Sunday, March 1, 2015

Quick iperf test on FreeBSD 10.1 running as a VM in ESXi 5.5

Take this with a grain of salt, as I really haven't done enough testing to state anything conclusive.

However, under ESXi 5.1u3, I was only able to get my iperf scores up to 2/3Gb/s, with the occasional 5Gb/s bust on my 10Gb/s network.
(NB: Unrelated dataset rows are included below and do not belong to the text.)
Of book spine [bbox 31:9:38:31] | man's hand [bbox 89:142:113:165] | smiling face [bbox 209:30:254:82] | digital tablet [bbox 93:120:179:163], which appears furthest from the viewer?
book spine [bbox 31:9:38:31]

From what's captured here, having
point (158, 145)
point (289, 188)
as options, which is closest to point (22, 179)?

With ESXi 5.5u2 (patches as of today's date) I am able to get scores like this fairly consistently:




[  3]  0.0- 5.0 sec  5.70 GBytes  9.79 Gbits/sec
[  3]  5.0-10.0 sec  5.69 GBytes  9.77 Gbits/sec
[  3] 10.0-15.0 sec  5.69 GBytes  9.77 Gbits/sec
[  3] 15.0-20.0 sec  5.70 GBytes  9.80 Gbits/sec
[  3]  0.0-20.0 sec  22.8 GBytes  9.78 Gbits/sec


Not bad, not bad.

Even if the scores are not accurate, it's at least showing a dramatic improvement over my 5.1 configuration.

This is from a FreeBSD 10.1 VM under ESXi 5.5 to a bare-metal FreeBSD 10.1. VM-to-VM performance is a bit lower, but still quite good:



[ ID] Interval       Transfer     Bandwidth
[  3]  0.0- 5.0 sec  4.89 GBytes  8.41 Gbits/sec
[  3]  5.0-10.0 sec  5.46 GBytes  9.37 Gbits/sec
[  3] 10.0-15.0 sec  4.32 GBytes  7.42 Gbits/sec
[  3] 15.0-20.0 sec  4.87 GBytes  8.37 Gbits/sec
[  3]  0.0-20.0 sec  19.5 GBytes  8.39 Gbits/sec



The FreeBSD VM's are still vmx-08, and I'm using the built-in vmx driver in FreeBSD 10.1

This is also with the default configuration for sysctl values - I was planning on building a small script to check different tcp settings, but with speed like this, there are more pressing things to worry about.